● USING THE INFORMATION:
[1] Copy out the pork industry article verbatim, starting at "Minnesota is the" and ending at "here on out.".
[2] Resume the pork industry article where it stops, continuing on from its final sentence.

● STUDY TEXT:
China and Russia have banned imports from some U.S. states and Mexico, and stock prices for the nation's leading pork companies, Smithfield Foods Inc. and Tyson Foods Inc., took a hit. In addition, hog futures took a rare dive after initial news of the outbreak broke.

The negative news, seen in a market that had already been suffering, is something the industry says could have been prevented had a more accurate name been chosen for the human disease.

"This flu is being called something that it isn't, and it's hurting our entire industry," said Dave Warner, communications director for the National Pork Producers Council. "It is not a 'swine' flu, and people need to stop calling it that ... they're ruining people's lives."

Warner said exact dollar figures on the pork industry's losses nationwide are not yet available. But he pointed out that the industry was already suffering before the flu outbreak.

"The real issue is that anything is bad now because producers for the past 19 months have already lost money," Warner said. "On average they've lost about 20 dollars a pig. So even if they lose two dollars more, it's hard on them.

"I've had producers say, 'Look, we're dying out here, already we're hurting and now this on top of it.' " Video Watch a pig farmer talk of hard times »

Brian Buhr is a professor at the University of Minnesota whose emphasis is in livestock markets. He says that pork is a $1.8 billion industry annually in Minnesota.

On Tuesday of this week, Buhr said, the state's pork industry took an $18 million hit.

Minnesota is the nation's third-largest pig farming state, and its health experts said Wednesday they would be calling the illness "H1N1 novel flu" from here on out.

" 'Swine flu' gives a connotation that really it shouldn't have, and makes people wonder about eating pork," said Minnesota Health Commissioner Dr. Sanne Magnan.

The European Union has followed suit.

● LISTED RECORDS:
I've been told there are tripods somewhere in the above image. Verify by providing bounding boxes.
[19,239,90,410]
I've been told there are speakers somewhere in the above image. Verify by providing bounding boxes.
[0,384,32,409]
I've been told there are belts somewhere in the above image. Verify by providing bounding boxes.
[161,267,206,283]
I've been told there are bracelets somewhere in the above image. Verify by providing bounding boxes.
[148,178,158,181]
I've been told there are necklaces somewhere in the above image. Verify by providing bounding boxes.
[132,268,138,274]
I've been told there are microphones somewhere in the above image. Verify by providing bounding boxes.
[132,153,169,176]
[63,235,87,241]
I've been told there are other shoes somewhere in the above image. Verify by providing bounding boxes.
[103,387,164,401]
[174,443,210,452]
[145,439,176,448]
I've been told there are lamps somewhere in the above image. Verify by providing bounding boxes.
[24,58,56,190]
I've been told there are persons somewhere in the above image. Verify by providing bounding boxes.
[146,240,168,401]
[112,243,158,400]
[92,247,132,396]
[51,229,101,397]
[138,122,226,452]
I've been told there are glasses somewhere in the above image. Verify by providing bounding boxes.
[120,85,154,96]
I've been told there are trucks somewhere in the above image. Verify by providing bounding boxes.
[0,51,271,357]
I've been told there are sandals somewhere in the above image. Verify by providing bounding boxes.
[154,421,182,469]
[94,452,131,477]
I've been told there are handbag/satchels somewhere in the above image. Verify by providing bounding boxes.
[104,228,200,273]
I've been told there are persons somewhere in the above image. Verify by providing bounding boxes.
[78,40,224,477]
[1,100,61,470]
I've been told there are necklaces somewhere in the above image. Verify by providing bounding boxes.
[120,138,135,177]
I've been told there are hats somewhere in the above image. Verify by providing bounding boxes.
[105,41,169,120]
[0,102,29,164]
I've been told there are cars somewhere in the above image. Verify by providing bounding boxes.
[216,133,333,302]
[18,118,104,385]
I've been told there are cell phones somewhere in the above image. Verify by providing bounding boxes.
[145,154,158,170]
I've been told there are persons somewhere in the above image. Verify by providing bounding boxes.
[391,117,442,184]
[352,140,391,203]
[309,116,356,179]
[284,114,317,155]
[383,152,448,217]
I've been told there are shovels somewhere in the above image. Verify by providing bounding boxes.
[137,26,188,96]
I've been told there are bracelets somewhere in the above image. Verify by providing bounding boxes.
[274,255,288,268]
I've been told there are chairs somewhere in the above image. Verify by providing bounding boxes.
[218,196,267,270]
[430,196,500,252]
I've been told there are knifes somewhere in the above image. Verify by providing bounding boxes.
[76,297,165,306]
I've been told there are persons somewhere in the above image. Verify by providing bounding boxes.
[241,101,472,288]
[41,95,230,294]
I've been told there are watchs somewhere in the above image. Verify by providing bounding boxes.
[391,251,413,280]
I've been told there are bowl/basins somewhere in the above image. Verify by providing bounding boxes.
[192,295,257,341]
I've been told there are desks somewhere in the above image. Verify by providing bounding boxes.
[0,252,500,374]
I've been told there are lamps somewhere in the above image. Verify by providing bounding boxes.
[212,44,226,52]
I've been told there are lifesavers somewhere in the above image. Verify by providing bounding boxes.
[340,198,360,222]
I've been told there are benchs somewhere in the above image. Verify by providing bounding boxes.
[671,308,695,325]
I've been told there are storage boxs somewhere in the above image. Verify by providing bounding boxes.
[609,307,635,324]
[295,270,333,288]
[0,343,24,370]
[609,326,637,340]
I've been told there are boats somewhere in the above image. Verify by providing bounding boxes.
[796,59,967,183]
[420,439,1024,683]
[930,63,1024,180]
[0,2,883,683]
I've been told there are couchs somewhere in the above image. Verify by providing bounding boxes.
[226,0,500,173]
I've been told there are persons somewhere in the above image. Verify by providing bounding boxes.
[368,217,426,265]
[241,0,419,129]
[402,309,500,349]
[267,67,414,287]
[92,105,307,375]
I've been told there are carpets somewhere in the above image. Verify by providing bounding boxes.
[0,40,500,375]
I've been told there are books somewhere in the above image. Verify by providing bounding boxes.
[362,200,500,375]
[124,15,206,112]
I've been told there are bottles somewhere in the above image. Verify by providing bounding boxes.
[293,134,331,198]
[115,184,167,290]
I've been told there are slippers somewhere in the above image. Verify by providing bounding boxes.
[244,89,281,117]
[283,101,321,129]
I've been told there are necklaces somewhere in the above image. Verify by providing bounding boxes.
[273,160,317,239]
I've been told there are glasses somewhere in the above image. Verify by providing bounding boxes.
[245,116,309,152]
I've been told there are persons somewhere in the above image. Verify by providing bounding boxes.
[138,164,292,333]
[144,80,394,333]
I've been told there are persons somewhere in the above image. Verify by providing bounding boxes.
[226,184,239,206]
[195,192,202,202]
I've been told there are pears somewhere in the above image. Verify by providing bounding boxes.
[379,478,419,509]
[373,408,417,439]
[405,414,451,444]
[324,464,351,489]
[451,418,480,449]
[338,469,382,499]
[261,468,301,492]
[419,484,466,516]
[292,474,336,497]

● ACTIVITY ANSWERS:
[1]
Minnesota is the nation's third-largest pig farming state, and its health experts said Wednesday they would be calling the illness "H1N1 novel flu" from here on out.

[2]
"In order not to have a negative effect on our industry -- especially under this crisis situation -- we decided to call it 'novel flu' from now on," said Androulla Vassiliou, the European commissioner for health.

The World Health Organization announced Thursday it would stop using the term "swine flu" to avoid confusion over the danger posed by pigs. WHO will instead refer to the illness as "H1N1 influenza A." Map: Where the flu is today »

The Centers for Disease Control and Prevention confirmed to CNN that it would begin officially calling this particular influenza strain "H1N1." However, the CDC's Web site is still largely "swine"-centered, and the media continue to discuss "swine flu" -- much to the dismay of the hog industry.

Minnesota's hog farmers and veterinary scientists say the term "swine flu" gives the impression that hogs, and thus pork products, aren't safe.

"There's a large concern over the name [from the hog farmers' perspective], said David Preisler, executive director of the Minnesota Pork Producers' Association. "They just wanted it to be accurate."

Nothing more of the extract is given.